Kıvılcımlı’nın aktardığı anıyı tam olarak hangi eserden okuduğu bilinmiyor.
Jukov’a atfedilen Stalin eleştirileri ise, Batı medyasının varlığından bahsettiği haberler dışında bilinmiyor.3 Bu haberlerde var olduğu iddia edilen eleştiriler de, yine Doktor'un okuduğunu söylediklerinden farklı.
Dolayısıyla, Sn. Savran’ın başlattığı tartışmanın, var olup olmadığı bile tartışmalı bazı aktarımlar üzerinden yürütüldüğü görülüyor.
Benim de yanılma payımı göz önünde bulundurarak, konuyla ilgili Jukov’un ilgili analizleri yaptığını gösteren bir belge paylaşan olursa çok sevinirim.
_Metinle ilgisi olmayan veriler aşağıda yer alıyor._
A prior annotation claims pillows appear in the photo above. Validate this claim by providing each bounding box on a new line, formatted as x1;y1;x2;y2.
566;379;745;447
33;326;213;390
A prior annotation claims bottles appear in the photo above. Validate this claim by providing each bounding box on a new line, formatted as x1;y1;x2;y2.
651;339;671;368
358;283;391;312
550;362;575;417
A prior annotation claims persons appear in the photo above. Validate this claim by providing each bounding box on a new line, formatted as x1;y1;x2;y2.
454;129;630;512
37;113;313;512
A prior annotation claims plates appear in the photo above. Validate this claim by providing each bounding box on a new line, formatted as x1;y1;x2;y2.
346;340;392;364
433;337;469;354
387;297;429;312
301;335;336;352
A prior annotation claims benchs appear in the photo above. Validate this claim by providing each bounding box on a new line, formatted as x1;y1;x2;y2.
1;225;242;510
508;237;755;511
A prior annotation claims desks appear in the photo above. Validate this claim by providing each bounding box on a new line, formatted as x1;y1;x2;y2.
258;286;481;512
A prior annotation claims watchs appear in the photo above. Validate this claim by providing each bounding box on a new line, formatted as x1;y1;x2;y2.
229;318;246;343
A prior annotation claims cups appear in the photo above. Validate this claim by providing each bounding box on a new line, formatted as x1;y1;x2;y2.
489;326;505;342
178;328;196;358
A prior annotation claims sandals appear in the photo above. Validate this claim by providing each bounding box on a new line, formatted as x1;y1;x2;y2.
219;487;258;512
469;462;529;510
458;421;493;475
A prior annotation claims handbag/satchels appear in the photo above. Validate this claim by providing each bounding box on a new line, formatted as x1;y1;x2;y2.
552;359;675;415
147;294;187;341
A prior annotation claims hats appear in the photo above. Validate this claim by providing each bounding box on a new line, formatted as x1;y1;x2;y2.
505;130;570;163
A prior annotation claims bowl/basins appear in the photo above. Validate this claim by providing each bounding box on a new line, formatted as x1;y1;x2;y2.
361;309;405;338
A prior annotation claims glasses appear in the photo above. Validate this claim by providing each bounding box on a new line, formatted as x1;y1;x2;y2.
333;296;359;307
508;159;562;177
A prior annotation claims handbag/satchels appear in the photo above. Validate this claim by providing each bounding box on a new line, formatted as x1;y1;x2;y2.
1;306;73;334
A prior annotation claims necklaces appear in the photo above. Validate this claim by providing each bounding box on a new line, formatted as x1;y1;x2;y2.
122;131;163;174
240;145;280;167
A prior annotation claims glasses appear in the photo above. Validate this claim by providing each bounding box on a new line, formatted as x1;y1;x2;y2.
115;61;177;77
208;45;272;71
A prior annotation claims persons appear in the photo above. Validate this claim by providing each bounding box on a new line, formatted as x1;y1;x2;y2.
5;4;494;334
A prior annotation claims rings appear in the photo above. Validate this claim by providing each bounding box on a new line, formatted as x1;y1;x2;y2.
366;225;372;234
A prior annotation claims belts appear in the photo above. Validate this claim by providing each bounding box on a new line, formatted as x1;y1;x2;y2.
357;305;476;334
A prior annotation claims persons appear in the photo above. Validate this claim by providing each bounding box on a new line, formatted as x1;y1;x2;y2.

https://archive.org/stream/in.ernet.dli.2015.110648/2015.110648.The-Memoirs-Of-Marshal-Zhukov_djvu.txt
New York Times, 1989 tarihli bir haberinde Rus Pravda’nın bu eleştirileri yayınladığını söylüyor ancak Pravda’nın ilgili sayısında böyle bir aktarım yok. Habere göre, Jukov’un kızı Mariya, Pravda’ya yaptığı açıklamada babasının anılarının önemli kısımlarının ‘saklandığını’ iddia etmiş. Bu saklanan kısımlara ilişkin ise herhangi bir belge yok. https://www.nytimes.com/1989/01/21/world/soviets-print-excerpts-of-attack-by-zhukov-on-stalin-s-war-role.html
Kıvılcımlı dönemin Stalinist ideolojik hegemonyası nedeniyle Stalin politikası ile ters düşen bir söylem üretmedi genel olarak. Yani biçimsel açıdan bakıldığında Kıvılcımlı'ya bir Stalinist denilebilir. Ancak Kıvılcımlı politik yaklaşımıyla ve tüm teorik üretimiyle bir anti-Stalinist idi. Örneğin "Yol" serisindeki "Geç Kalmışlık" bölümü Troçki'nin eşitsiz ve bileşik gelişim yasası olarak formüle ettiği şeyden başkası değildi; bir Marksist yasanın farklı kavramlarla ifade edilmesiydi.
Öte yandan Kıvılcımlı'nın savunduğu politik program Lenin'in devrimci demokratik programıydı; resmi Stalinist anlayışla ilişkisi olmayan bambaşka bir programı öneriyordu. Ki bu yüzden TKP'den tasfiye edildi.
Önemli olan bu fiili farklar ve niteliklerdir. Kıvılcımlı'nın Stalin'e yönelik yaklaşımını çözümlemek için öyle küçük anektodlara filan ihtiyaç yok. Kıvılcımlı'nın tüm külliyatı, getirdiği tüm politik yaklaşım Stalinizm'le ters düşmüşlüğüne ve Stalinizm karşıtlığına şahittir.